Poor wording on my part.  By "essentially stripe" I mean distribute data 
throughout all of the EBS subvolumes instead of just using one EBS subvolume at 
a time until full.  I do plan on using inode64.

>> or should I stripe the underlying volumes with LVM?
>
>No, you're using EBS. Forget anything you know about storage layout
>and geometry, because EBS has no guaranteed physical layout you can
>optimise for.
Right.  However there could still be some gains from striping due to IOP limits 
for single volumes. - That is the combined IOPS for all the volumes striped 
together can be higher than they are for a single volume. 

>> I'm not
>> worried as much about data integrity with a stripe/span since
>> Gluster is doing the redundancy work.
>> 
>> 2.  AWS volumes sometimes have inconsistent performance.  If I
>> understand things correctly, AG's run in parallel.
>
>Define "run". AGs can allocate/free blocks in parallel.
By run I meant read/write data to/from the AGs.

>If IO does
>not require allocation, then AGs play no part in the IO path.
Can you explain this a bit please?  From my understanding data is written and 
read from space inside of AGs, so I don't see how it couldn't be part of the IO 
path.  Or do you simply mean reads just use inodes and don't care about the AGs?

>> In a
>> non-striped volume, if some of the AGs are temporarily slower to
>> respond than others due to one of the underlying volumes being
>> slow, will XFS prefer the quicker responding AGs
>
>No, it does not.

Problem requirements: Continue the email exchange about XFS allocation groups on EBS volumes from the point where it stops. The rows that come next are not needed here.

Listing:
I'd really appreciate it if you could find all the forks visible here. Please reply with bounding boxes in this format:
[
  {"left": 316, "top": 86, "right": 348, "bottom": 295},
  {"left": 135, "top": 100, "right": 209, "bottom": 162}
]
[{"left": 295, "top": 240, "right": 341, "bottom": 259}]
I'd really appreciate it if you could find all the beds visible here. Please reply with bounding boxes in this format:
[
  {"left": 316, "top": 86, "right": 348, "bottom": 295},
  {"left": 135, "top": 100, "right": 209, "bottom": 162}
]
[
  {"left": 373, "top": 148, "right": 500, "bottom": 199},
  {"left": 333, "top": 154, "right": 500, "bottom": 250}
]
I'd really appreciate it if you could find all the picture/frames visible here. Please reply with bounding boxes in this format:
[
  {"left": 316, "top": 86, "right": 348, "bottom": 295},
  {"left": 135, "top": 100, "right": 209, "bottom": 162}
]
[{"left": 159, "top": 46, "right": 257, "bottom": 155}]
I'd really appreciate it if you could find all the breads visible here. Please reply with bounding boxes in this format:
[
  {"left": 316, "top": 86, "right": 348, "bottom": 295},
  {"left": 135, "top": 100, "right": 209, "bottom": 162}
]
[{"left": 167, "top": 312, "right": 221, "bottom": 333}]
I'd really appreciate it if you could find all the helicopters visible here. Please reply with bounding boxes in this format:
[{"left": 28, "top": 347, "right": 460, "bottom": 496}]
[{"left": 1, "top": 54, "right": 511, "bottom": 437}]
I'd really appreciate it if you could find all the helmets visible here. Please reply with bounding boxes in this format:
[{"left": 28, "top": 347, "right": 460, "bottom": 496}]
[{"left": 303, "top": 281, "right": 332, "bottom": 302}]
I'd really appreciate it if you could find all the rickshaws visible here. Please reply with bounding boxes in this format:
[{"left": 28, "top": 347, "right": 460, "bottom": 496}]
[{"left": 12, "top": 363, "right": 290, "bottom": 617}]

Solved exercise:
>
>> or is I/O always
>> evenly distributed?
>
>No, it is not.
>
>> If XFS prefers the more responsive AG's it
>> seems to me that it would be better NOT to stripe the underlying
>> disk since all AG's that are distributed in a stripe will
>> continuously hit all component volumes, including the slow volume
>> (unless if XFS compensates for this?)
>
>I think you have the wrong idea about what allocation groups do.
I'm reading the XFS File System Structure doc on xfs.org.  It says, "XFS 
filesystems are divided into a number of equally sized chunks called Allocation 
Groups. Each AG can almost be thought of as an individual filesystem." so 
that's where most of my assumptions are coming from.

>They are for maintaining allocation concurrency and locality of
>related objects on disk - they have no influence on where IO is
>directed based on IO load or response time.
I understand that XFS has locality as far as trying to write files to the same 
AG as the parent directory.  Are there other cases?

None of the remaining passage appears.